= Spermosphere =

Region of soil surrounding a germinating seed

In plant science, the spermosphere is the zone surrounding a seed where soil, microorganisms, and seed germinating interact. The zone is a small area, typically 1–10 mm from the seed, but varying with seed type, the variety of soil microorganisms, the level of soil moisture, and other factors.

== Importance ==
Within the spermosphere, a range of complex interactions take place among the germinating seed, the soil, and the microbiome. Because germination is a brief process, the spermosphere is transient, but the impact of the microbial activity within the spermosphere can have strong and long-lasting effects on the developing plant. The spermosphere can even have impacts on managing stress during germination, as seen with Bacillus strains and peanut plants.

== Factors that influence spermosphere ==
Seeds exude various molecules that influence their surrounding microbial communities, either inhibiting or stimulating their growth. The composition of the exudates varies according to the plant type and such properties of the soil as its pH and moisture content. Soil type matters much more than seed type, specifically soil with a higher content of organic matter.

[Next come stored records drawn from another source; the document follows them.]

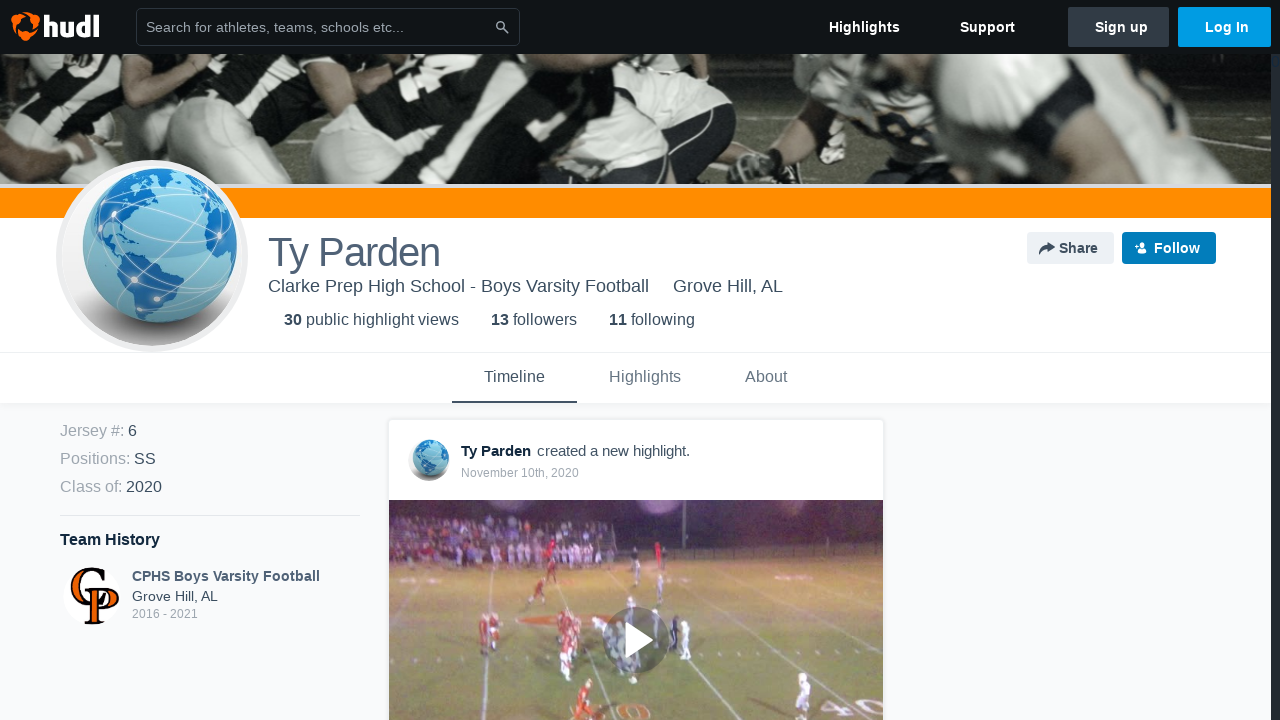

--- FILE ---
content_type: text/html; charset=utf-8
request_url: https://www.google.com/recaptcha/api2/aframe
body_size: 267
content:
<!DOCTYPE HTML><html><head><meta http-equiv="content-type" content="text/html; charset=UTF-8"></head><body><script nonce="2mYURPM9TCvHtvFfQsst0A">/** Anti-fraud and anti-abuse applications only. See google.com/recaptcha */ try{var clients={'sodar':'https://pagead2.googlesyndication.com/pagead/sodar?'};window.addEventListener("message",function(a){try{if(a.source===window.parent){var b=JSON.parse(a.data);var c=clients[b['id']];if(c){var d=document.createElement('img');d.src=c+b['params']+'&rc='+(localStorage.getItem("rc::a")?sessionStorage.getItem("rc::b"):"");window.document.body.appendChild(d);sessionStorage.setItem("rc::e",parseInt(sessionStorage.getItem("rc::e")||0)+1);localStorage.setItem("rc::h",'1768492791586');}}}catch(b){}});window.parent.postMessage("_grecaptcha_ready", "*");}catch(b){}</script></body></html>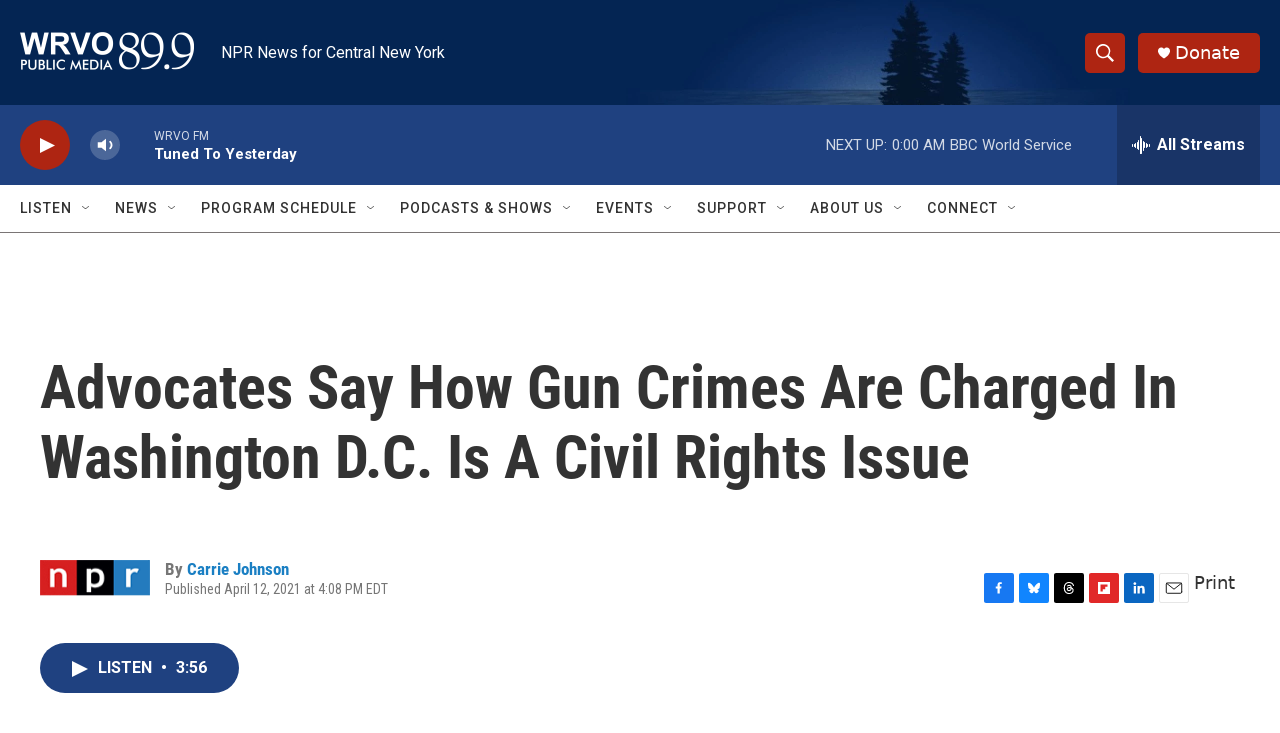

--- FILE ---
content_type: text/html; charset=utf-8
request_url: https://www.google.com/recaptcha/api2/aframe
body_size: 268
content:
<!DOCTYPE HTML><html><head><meta http-equiv="content-type" content="text/html; charset=UTF-8"></head><body><script nonce="BrApLVC8V6jzLykCP4Riow">/** Anti-fraud and anti-abuse applications only. See google.com/recaptcha */ try{var clients={'sodar':'https://pagead2.googlesyndication.com/pagead/sodar?'};window.addEventListener("message",function(a){try{if(a.source===window.parent){var b=JSON.parse(a.data);var c=clients[b['id']];if(c){var d=document.createElement('img');d.src=c+b['params']+'&rc='+(localStorage.getItem("rc::a")?sessionStorage.getItem("rc::b"):"");window.document.body.appendChild(d);sessionStorage.setItem("rc::e",parseInt(sessionStorage.getItem("rc::e")||0)+1);localStorage.setItem("rc::h",'1769142189461');}}}catch(b){}});window.parent.postMessage("_grecaptcha_ready", "*");}catch(b){}</script></body></html>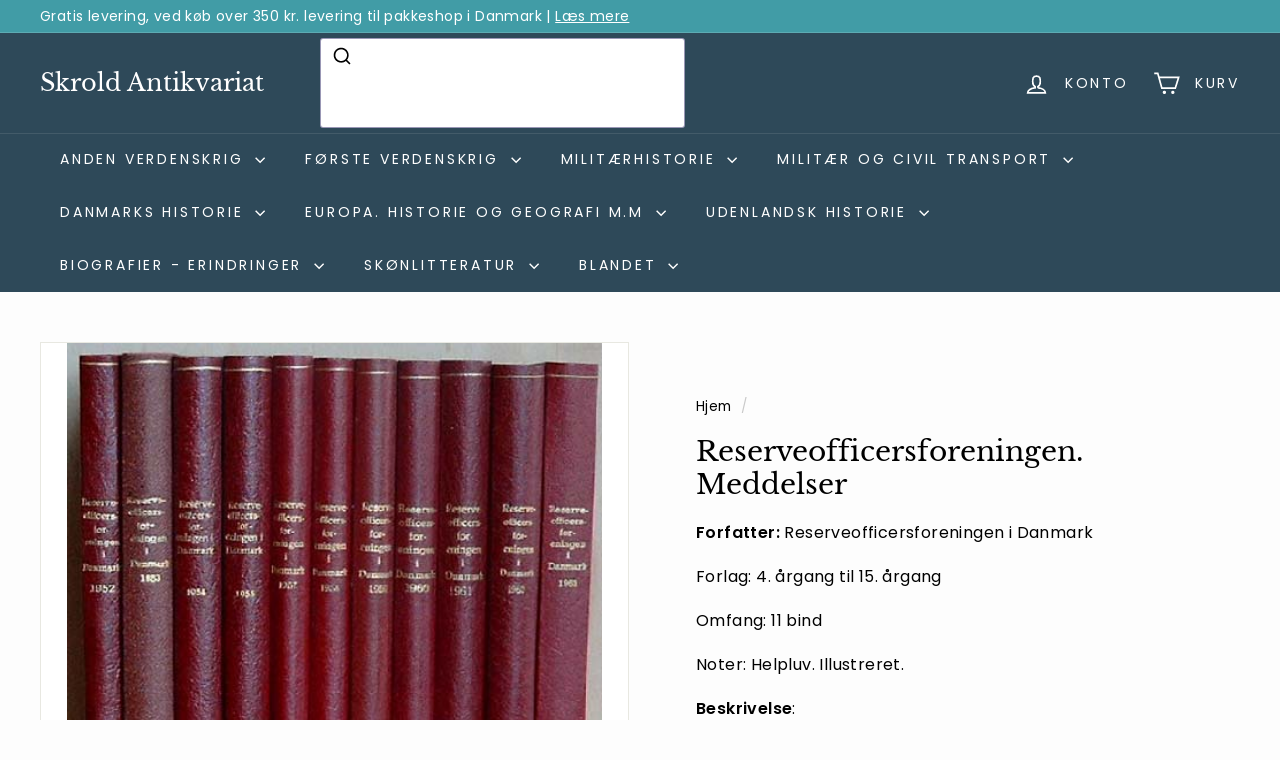

--- FILE ---
content_type: text/html; charset=utf-8
request_url: https://www.skrold.dk/?section_id=cart-ajax
body_size: 325
content:
<div id="shopify-section-cart-ajax" class="shopify-section">

<div
  class="cart__items"
  data-count="0"
>
  
</div>

<div class="cart__discounts text-right hide">
  <div>
    
  </div>
</div>

<div class="cart__subtotal">
<span aria-hidden="true">0<sup>00 kr</sup></span>
<span class="visually-hidden">0,00 kr</span>
</div>

<span class="cart-link__bubble">
  <span class="cart-link__bubble-num">0</span>
</span>

</div>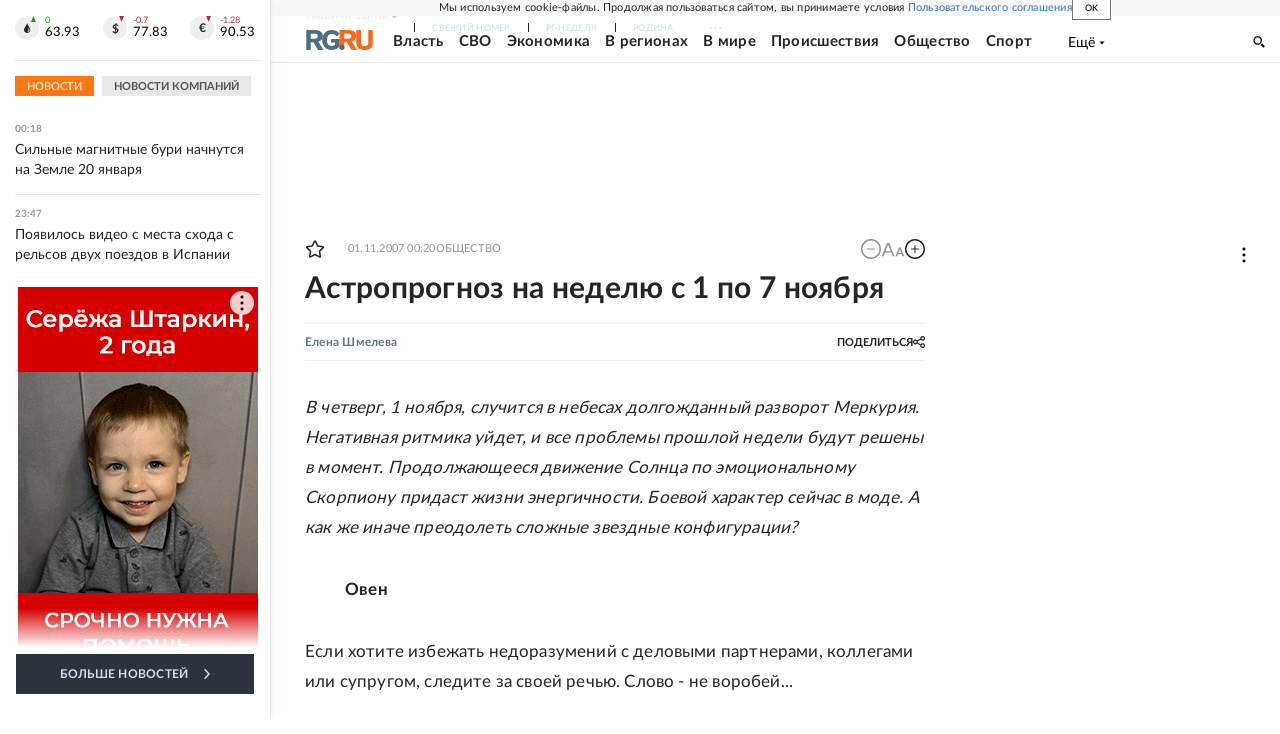

--- FILE ---
content_type: text/html
request_url: https://tns-counter.ru/nc01a**R%3Eundefined*rg_ru/ru/UTF-8/tmsec=mx3_rg_ru/780230714***
body_size: 17
content:
863A741D696D5176G1768771958:863A741D696D5176G1768771958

With these biochemical effects, the spermosphere develops both downward—to form the rhizosphere (upon the emergence of the plant's radicle)—and upward to form the laimosphere, which is the soil surrounding the growing plant stem, and the phyllosphere, which is the microbial community on the part of the plant above the soil. Specifically, the floral microbiota can play a role in the composition of the spermosphere like in plants such as wheat, grapevine, and rice. As the seed germinates, the function of the microbial community changes rather than its composition.

== Protection of the seed ==
The spermosphere also acts as biological control for the germinating seed which means certain beneficial microorganisms can protect the seed from plant pathogens. Many plant pathogens such as Fusarium and Pythium ultimum can colonize a newly germinating seed within the first few hours of planting. The seed can exudate molecules and nutrients that attract beneficial microorganisms to their spermosphere which then prevent the colonization of pathogens. There has been specific research in this area with cottonseeds in which they were coated with a beneficial bacteria which prevented the seed from being infected with a Pythium ultimum infection.